Key in the whole listing below again, keeping every word as it is.

+ + + + +

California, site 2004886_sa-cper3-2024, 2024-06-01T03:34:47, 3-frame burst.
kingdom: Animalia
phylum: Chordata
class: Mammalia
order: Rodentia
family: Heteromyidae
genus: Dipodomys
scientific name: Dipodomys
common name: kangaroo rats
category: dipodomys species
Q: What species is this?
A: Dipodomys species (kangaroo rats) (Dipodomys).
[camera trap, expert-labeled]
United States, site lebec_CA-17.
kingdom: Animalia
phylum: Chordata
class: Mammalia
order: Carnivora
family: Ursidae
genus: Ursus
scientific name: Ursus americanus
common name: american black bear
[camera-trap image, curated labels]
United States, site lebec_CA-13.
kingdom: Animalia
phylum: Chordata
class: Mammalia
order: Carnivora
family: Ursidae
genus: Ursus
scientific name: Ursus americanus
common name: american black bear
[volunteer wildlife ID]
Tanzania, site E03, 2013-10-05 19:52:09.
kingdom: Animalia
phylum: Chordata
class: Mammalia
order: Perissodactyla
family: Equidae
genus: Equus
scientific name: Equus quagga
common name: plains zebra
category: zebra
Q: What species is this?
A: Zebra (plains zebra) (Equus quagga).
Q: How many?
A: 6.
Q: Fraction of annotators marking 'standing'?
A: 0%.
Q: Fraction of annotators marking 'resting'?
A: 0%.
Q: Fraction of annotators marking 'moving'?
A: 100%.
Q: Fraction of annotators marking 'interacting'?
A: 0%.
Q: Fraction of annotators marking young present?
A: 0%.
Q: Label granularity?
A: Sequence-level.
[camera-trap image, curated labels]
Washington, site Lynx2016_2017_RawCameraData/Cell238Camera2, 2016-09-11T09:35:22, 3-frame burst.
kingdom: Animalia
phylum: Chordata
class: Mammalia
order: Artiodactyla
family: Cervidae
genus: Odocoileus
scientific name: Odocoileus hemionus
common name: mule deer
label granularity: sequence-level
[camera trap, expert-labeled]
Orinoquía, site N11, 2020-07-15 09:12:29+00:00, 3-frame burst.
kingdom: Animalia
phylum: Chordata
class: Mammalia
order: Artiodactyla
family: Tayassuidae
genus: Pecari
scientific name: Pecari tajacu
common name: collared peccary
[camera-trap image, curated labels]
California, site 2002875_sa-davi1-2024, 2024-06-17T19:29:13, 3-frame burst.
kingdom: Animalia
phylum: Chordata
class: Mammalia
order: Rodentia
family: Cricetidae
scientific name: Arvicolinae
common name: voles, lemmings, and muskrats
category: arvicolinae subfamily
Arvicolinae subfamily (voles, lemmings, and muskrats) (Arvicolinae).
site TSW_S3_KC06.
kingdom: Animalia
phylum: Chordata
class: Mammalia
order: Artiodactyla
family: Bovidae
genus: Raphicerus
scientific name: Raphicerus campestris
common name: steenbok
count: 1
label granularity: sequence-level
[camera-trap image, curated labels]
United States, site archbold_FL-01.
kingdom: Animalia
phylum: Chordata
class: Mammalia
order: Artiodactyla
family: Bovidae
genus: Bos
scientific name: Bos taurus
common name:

+ + + + +

## Answer space
California, site 2004886_sa-cper3-2024, 2024-06-01T03:34:47, 3-frame burst.
kingdom: Animalia
phylum: Chordata
class: Mammalia
order: Rodentia
family: Heteromyidae
genus: Dipodomys
scientific name: Dipodomys
common name: kangaroo rats
category: dipodomys species
Q: What species is this?
A: Dipodomys species (kangaroo rats) (Dipodomys).
[camera trap, expert-labeled]
United States, site lebec_CA-17.
kingdom: Animalia
phylum: Chordata
class: Mammalia
order: Carnivora
family: Ursidae
genus: Ursus
scientific name: Ursus americanus
common name: american black bear
[camera-trap image, curated labels]
United States, site lebec_CA-13.
kingdom: Animalia
phylum: Chordata
class: Mammalia
order: Carnivora
family: Ursidae
genus: Ursus
scientific name: Ursus americanus
common name: american black bear
[volunteer wildlife ID]
Tanzania, site E03, 2013-10-05 19:52:09.
kingdom: Animalia
phylum: Chordata
class: Mammalia
order: Perissodactyla
family: Equidae
genus: Equus
scientific name: Equus quagga
common name: plains zebra
category: zebra
Q: What species is this?
A: Zebra (plains zebra) (Equus quagga).
Q: How many?
A: 6.
Q: Fraction of annotators marking 'standing'?
A: 0%.
Q: Fraction of annotators marking 'resting'?
A: 0%.
Q: Fraction of annotators marking 'moving'?
A: 100%.
Q: Fraction of annotators marking 'interacting'?
A: 0%.
Q: Fraction of annotators marking young present?
A: 0%.
Q: Label granularity?
A: Sequence-level.
[camera-trap image, curated labels]
Washington, site Lynx2016_2017_RawCameraData/Cell238Camera2, 2016-09-11T09:35:22, 3-frame burst.
kingdom: Animalia
phylum: Chordata
class: Mammalia
order: Artiodactyla
family: Cervidae
genus: Odocoileus
scientific name: Odocoileus hemionus
common name: mule deer
label granularity: sequence-level
[camera trap, expert-labeled]
Orinoquía, site N11, 2020-07-15 09:12:29+00:00, 3-frame burst.
kingdom: Animalia
phylum: Chordata
class: Mammalia
order: Artiodactyla
family: Tayassuidae
genus: Pecari
scientific name: Pecari tajacu
common name: collared peccary
[camera-trap image, curated labels]
California, site 2002875_sa-davi1-2024, 2024-06-17T19:29:13, 3-frame burst.
kingdom: Animalia
phylum: Chordata
class: Mammalia
order: Rodentia
family: Cricetidae
scientific name: Arvicolinae
common name: voles, lemmings, and muskrats
category: arvicolinae subfamily
Arvicolinae subfamily (voles, lemmings, and muskrats) (Arvicolinae).
site TSW_S3_KC06.
kingdom: Animalia
phylum: Chordata
class: Mammalia
order: Artiodactyla
family: Bovidae
genus: Raphicerus
scientific name: Raphicerus campestris
common name: steenbok
count: 1
label granularity: sequence-level
[camera-trap image, curated labels]
United States, site archbold_FL-01.
kingdom: Animalia
phylum: Chordata
class: Mammalia
order: Artiodactyla
family: Bovidae
genus: Bos
scientific name: Bos taurus
common name:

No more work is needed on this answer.